SOURCE PASSAGE:
▶
Polymorphism in autophagy-related genes LRP1 and CAPZA1 may promote gastric mucosal atrophy

Background Helicobacter pylori secretes cytotoxin-associated gene A (CagA) into the gastric epithelium, causing gastric mucosal atrophy (GMA) and gastric cancer. In contrast, host cells degrade CagA via autophagy. However, the association between polymorphisms in autophagy-related genes and GMA must be fully elucidated. Results We evaluated the association between single nucleotide polymorphisms (SNPs) in autophagy-related genes (low-density lipoprotein receptor-related protein 1, LRP1 ; capping actin protein of muscle Z-line alpha subunit 1, CAPAZ1 ; and lysosomal-associated membrane protein 1, LAMP1 ) and GMA in 200 H. pylori -positive individuals. The frequency of the T/T genotype at rs1800137 in LRP1 was significantly lower in the GMA group than in the non-GMA group ( p = 0.018, odds ratio [OR] = 0.188). The frequencies of the G/A or A/A genotype at rs4423118 and T/A or A/A genotype at rs58618380 of CAPAZ1 in the GMA group were significantly higher than those in the non-GMA group ( p = 0.029 and p = 0.027, respectively). Multivariate analysis revealed that C/C or C/T genotype at rs1800137, T/A or A/A genotype at rs58618380, and age were independent risk factors for GMA ( p = 0.038, p = 0.023, and p = 0.006, respectively). Furthermore, individuals with the rs1800137 C/C or C/T genotype of LRP1 had a 5.3-fold higher susceptibility to GMA. These genetic tests may provide future directions for precision medicine for individuals more likely to develop GMA. Conclusion LRP1 and CAPZA1 polymorphisms may be associated with the development of GMA.
◀
Dataset entries:
▶
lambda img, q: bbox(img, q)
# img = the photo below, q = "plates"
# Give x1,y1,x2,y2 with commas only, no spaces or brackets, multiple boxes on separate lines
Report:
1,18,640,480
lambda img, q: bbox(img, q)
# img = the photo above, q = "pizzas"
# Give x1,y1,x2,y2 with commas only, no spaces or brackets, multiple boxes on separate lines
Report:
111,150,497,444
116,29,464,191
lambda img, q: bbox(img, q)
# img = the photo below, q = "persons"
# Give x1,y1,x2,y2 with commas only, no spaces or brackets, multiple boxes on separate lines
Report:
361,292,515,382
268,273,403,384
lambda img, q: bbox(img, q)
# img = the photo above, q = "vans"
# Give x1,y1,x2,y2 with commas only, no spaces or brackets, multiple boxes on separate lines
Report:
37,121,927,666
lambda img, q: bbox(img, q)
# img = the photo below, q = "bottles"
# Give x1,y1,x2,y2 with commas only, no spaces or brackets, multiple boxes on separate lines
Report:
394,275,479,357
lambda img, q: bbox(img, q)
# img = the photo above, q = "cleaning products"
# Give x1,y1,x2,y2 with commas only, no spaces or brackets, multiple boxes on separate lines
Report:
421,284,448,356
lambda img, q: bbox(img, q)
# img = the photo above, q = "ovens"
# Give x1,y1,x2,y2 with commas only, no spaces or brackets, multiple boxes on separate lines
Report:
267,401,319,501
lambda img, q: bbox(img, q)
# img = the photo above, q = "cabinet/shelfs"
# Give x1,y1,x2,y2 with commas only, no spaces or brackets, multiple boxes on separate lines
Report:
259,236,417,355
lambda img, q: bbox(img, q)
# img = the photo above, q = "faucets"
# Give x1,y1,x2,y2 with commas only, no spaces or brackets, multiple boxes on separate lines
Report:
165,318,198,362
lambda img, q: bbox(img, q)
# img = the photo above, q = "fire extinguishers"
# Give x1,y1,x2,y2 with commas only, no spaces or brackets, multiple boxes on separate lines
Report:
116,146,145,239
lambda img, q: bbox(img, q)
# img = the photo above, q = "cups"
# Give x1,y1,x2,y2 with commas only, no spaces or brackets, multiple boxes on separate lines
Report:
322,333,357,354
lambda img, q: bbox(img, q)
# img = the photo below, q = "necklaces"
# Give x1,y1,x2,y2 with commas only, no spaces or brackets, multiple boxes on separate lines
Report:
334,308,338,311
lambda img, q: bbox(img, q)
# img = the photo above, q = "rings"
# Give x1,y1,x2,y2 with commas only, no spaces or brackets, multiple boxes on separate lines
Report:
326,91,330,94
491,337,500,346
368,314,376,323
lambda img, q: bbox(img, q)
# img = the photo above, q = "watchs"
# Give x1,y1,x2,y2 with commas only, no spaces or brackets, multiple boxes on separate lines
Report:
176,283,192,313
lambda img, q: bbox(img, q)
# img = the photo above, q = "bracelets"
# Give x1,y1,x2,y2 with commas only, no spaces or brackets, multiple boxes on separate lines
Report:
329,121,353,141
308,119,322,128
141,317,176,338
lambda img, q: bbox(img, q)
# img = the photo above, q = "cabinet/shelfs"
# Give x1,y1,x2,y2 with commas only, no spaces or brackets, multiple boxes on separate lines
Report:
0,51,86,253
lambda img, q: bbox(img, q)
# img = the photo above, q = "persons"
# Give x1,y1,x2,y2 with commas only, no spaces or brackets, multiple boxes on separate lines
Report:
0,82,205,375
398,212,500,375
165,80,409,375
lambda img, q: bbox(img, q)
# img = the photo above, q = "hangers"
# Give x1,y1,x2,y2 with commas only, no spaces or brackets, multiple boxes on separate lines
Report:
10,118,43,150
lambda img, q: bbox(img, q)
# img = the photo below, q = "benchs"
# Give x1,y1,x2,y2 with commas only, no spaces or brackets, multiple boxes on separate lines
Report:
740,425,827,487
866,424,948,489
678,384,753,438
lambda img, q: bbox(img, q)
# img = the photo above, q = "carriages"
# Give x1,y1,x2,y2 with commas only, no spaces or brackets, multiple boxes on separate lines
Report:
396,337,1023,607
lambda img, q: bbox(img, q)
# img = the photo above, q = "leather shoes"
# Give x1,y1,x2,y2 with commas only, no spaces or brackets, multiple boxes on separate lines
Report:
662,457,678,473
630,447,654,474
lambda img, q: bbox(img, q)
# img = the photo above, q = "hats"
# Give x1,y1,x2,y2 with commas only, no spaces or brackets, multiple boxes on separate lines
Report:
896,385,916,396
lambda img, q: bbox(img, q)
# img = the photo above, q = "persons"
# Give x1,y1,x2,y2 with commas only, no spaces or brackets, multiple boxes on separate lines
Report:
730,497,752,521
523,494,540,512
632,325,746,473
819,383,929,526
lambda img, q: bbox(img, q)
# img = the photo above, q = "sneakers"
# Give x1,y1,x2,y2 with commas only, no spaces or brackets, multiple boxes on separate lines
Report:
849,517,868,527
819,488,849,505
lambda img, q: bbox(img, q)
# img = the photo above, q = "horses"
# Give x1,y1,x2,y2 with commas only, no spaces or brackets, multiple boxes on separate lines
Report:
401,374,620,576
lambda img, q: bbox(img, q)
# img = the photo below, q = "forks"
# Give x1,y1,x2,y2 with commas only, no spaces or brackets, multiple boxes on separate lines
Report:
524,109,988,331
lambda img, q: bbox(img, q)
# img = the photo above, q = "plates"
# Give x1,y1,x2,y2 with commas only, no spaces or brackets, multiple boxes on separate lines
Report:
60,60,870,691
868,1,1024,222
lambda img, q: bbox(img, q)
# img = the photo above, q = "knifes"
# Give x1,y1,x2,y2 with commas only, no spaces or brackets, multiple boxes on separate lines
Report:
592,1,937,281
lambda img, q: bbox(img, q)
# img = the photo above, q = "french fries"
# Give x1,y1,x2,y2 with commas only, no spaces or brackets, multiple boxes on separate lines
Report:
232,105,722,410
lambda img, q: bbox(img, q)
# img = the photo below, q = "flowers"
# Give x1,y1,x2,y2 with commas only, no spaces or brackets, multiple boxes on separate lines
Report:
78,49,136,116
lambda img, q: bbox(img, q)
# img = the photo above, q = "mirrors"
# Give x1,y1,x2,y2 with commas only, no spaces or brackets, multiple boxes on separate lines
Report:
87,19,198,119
◀
ASSIGNED TASK:
For each of the three statements below, state whether it agrees with the abstract on LRP1 and CAPZA1 polymorphisms. Answer yes or no, and quote the deciding words from the abstract.
1. The study examined 200 H. pylori-positive individuals.
2. The T/T genotype at rs1800137 was more frequent in the GMA group than in the non-GMA group.
3. Age was identified as an independent risk factor for GMA.

FINISHED EXERCISE:
1. Yes. "and GMA in 200 H. pylori -positive individuals"
2. No. "The frequency of the T/T genotype at rs1800137 in LRP1 was significantly lower in the GMA group than in the non-GMA group"
3. Yes. "and age were independent risk factors for GMA"